USGS Washington Water Science Center
|Project Home | Project Summaries | Partnerships ||
About 85 percent of the Puget Sound Lowland is mantled by poorly permeable Vashon till of glacial origin. The till is underlain, in part, by glacial outwash deposits that make up the principal aquifers in the region. Although an important component of recharge to the aquifers is direct percolation of precipitation through the till, there are no reliable estimates of the magnitude of this component, and little is known about the lateral and vertical movement of moisture-and possible contaminants-through the till.

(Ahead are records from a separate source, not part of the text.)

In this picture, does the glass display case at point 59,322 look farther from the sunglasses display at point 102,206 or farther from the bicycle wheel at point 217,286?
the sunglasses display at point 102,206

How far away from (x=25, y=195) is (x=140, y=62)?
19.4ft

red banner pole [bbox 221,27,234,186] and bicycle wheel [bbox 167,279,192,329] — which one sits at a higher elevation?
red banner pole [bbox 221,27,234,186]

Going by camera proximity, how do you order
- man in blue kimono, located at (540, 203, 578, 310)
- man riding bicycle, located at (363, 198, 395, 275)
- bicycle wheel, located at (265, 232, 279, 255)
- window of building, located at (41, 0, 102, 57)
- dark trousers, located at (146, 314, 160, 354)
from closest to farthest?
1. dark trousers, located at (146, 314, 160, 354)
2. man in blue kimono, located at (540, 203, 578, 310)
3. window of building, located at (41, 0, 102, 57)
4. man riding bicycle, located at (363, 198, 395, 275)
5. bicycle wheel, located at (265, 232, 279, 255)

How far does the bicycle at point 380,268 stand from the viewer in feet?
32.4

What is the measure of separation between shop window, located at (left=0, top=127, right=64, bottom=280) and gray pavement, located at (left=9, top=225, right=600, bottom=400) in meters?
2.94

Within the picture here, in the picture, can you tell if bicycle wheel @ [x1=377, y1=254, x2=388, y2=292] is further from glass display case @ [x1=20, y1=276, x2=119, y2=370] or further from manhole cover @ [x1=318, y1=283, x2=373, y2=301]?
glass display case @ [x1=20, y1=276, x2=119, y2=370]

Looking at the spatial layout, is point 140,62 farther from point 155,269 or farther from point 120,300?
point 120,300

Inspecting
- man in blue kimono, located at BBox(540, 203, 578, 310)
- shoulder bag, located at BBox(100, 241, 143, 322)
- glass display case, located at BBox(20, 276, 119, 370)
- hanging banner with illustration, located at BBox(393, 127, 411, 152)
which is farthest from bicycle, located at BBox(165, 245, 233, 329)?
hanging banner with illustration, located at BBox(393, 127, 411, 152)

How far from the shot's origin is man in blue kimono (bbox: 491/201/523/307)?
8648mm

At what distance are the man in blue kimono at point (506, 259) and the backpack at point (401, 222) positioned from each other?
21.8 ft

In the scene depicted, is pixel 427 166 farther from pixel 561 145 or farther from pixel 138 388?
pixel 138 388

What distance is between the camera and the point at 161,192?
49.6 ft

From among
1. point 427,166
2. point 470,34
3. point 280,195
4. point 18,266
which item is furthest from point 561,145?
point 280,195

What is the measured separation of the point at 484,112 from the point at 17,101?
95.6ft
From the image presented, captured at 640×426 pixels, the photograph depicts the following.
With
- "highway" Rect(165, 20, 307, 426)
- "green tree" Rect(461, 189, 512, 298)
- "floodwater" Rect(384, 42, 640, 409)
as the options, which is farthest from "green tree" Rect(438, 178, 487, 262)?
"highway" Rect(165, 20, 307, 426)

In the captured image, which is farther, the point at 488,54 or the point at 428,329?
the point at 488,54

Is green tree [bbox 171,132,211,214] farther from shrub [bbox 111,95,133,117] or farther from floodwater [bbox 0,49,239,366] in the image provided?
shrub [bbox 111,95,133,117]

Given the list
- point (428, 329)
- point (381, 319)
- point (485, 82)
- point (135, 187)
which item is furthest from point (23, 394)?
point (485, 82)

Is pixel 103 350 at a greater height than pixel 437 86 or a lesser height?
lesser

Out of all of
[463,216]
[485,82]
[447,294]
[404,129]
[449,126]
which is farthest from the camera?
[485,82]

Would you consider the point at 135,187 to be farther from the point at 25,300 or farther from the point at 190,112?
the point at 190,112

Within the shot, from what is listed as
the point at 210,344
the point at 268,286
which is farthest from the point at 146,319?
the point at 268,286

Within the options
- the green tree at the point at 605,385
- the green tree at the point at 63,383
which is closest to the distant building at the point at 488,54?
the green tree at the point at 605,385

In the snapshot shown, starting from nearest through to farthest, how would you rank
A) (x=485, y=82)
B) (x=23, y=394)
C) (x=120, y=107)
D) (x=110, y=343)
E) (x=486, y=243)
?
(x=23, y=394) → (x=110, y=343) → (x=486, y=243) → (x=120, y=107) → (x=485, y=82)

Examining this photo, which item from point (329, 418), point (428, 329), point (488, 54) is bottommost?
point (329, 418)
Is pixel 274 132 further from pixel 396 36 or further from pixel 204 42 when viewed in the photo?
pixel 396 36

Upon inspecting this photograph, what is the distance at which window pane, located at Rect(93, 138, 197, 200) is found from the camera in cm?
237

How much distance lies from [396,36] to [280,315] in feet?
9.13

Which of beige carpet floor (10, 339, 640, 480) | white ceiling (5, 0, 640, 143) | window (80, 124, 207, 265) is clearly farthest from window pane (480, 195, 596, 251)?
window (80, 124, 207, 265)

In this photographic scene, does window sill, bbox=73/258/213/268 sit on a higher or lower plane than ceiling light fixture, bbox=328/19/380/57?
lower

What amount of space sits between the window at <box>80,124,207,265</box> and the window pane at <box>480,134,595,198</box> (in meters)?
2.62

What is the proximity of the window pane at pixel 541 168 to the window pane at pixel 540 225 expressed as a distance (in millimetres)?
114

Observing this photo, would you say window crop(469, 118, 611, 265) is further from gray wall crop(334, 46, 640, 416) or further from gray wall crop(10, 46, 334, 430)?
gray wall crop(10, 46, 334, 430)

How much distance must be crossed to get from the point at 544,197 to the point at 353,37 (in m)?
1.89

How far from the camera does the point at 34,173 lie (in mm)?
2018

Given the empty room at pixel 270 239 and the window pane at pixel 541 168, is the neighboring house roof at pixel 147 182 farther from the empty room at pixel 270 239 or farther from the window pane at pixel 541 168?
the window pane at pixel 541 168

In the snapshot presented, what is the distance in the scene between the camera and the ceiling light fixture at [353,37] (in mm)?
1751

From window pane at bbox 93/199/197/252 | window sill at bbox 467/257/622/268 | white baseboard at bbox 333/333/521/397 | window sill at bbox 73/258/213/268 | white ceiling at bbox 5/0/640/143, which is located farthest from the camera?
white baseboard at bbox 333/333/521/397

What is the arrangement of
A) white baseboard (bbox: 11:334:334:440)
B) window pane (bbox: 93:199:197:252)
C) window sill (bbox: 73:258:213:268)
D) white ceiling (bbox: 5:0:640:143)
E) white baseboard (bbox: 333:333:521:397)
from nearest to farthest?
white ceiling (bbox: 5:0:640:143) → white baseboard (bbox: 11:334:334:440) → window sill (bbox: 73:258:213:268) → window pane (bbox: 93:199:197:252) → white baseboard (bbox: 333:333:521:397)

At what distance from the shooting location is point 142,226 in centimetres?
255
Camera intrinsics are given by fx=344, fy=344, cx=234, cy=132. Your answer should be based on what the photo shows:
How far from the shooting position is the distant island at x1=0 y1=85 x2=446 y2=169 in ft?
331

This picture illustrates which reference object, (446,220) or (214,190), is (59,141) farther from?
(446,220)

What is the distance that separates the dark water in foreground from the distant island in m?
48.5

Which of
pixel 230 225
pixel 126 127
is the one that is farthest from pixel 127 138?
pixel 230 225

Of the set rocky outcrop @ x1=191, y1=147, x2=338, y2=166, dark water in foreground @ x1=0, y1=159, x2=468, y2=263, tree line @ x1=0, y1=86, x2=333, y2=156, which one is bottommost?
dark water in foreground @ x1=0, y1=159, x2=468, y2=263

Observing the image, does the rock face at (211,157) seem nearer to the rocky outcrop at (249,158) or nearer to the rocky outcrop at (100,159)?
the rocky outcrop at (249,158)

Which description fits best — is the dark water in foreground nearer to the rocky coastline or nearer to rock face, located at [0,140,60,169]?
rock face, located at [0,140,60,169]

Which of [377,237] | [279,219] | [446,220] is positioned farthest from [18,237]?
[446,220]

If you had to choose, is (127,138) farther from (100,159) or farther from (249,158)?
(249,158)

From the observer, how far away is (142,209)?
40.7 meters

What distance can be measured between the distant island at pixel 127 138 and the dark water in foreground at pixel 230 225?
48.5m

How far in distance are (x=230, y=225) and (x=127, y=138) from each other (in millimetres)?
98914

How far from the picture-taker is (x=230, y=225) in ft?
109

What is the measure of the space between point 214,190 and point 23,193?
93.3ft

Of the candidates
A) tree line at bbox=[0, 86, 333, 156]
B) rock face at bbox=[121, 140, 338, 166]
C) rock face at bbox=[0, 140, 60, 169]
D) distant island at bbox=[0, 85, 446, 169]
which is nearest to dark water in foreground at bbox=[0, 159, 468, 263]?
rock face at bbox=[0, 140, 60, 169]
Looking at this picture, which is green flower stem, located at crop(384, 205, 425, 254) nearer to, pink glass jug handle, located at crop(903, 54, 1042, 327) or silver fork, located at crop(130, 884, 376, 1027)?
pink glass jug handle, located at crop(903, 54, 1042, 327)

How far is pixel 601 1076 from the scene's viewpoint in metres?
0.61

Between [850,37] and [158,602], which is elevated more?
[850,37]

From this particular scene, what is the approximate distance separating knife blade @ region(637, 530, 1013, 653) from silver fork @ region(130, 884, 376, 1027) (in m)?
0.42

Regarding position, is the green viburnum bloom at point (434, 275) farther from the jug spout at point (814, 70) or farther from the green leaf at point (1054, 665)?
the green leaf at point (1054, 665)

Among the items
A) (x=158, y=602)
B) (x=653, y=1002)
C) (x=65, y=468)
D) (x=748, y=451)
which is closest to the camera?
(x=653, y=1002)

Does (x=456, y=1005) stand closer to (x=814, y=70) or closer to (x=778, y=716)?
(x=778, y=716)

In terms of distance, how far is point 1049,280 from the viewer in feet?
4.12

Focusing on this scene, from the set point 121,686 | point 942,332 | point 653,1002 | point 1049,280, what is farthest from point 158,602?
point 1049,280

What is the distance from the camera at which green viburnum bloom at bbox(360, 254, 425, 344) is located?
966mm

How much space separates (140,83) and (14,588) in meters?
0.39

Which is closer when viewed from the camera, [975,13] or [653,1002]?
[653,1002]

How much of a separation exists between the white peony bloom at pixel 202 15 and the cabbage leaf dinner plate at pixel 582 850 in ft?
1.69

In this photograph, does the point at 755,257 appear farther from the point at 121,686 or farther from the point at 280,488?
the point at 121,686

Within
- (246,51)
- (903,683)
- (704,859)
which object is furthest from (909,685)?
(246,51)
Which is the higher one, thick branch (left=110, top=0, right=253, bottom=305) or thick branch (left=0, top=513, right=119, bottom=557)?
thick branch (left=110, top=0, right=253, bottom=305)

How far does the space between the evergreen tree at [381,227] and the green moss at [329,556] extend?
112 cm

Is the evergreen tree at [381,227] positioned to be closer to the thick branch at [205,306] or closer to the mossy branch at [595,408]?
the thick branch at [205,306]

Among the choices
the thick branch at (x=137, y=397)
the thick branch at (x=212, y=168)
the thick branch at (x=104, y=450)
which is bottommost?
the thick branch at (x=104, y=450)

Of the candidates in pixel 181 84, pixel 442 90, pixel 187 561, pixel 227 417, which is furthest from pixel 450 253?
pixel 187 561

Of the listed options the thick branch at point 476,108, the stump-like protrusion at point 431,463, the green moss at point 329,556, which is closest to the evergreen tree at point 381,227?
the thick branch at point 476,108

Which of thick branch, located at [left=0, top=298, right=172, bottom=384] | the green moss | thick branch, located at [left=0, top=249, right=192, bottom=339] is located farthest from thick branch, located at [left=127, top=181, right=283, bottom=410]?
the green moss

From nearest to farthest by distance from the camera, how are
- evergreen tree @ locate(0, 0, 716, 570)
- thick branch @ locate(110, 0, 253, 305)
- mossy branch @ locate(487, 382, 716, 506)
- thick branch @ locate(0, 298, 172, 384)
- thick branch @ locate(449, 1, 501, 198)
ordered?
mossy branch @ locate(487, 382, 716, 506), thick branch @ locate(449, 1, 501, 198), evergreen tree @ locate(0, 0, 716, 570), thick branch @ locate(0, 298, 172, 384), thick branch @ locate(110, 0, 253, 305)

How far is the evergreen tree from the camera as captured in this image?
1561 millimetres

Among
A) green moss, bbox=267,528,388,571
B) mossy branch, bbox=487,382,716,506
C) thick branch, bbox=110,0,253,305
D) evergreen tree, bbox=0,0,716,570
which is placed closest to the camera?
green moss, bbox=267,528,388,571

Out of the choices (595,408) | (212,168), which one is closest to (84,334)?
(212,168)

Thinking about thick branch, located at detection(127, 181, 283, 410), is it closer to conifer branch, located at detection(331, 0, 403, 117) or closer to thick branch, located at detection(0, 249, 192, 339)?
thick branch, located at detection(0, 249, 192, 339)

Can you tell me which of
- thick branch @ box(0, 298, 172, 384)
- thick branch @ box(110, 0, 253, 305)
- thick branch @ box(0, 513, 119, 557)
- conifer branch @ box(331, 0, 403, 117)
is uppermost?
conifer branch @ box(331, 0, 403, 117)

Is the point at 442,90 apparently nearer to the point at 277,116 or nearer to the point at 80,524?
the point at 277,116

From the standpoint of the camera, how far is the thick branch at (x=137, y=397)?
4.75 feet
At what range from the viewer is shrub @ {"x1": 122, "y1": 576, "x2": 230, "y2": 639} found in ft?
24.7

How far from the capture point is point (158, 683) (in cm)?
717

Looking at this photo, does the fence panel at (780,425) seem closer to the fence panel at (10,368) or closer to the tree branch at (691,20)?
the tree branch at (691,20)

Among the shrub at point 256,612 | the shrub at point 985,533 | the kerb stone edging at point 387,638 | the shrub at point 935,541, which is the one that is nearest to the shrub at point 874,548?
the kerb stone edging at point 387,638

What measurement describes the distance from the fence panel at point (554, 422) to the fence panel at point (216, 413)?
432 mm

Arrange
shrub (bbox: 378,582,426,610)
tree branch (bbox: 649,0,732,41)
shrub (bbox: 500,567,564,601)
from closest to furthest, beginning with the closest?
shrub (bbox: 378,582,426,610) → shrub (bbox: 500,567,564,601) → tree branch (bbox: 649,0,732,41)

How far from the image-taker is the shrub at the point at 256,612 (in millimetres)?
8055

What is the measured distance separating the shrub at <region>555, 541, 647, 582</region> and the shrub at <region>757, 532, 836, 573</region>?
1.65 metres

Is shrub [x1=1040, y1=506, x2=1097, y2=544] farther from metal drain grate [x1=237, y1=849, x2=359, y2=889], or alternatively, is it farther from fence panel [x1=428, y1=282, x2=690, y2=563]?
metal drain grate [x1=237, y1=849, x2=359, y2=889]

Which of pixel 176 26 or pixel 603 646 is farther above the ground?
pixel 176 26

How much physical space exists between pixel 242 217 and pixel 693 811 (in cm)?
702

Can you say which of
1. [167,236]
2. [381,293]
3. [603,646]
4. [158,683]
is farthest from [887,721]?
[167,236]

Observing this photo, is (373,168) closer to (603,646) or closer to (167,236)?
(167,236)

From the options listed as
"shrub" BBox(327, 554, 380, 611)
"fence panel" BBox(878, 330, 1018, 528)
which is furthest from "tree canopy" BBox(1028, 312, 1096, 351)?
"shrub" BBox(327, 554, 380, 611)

Ground water is the preferred source of new water supplies as the population of the Puget Sound Lowland continues to increase rapidly. Efficient long-term allocation and protection of the ground-water resources requires reliable estimates of ground-water recharge and an understanding of the flow processes occurring in the glacial till.
To provide a better understanding of the quantity and movement of water in glacial till, the USGS is investigating the amount of precipitation that percolates directly through surficial glacial till to underlying aquifers and describing the generalized flow paths through the till. In addition, the USGS is monitoring inflow and outflow in streams in three till-mantled catchments where ground-water discharge from underlying aquifers does not contribute to streamflow. The effort will determine whether the predominant contribution to streamflow is from surface or shallow-subsurface runoff.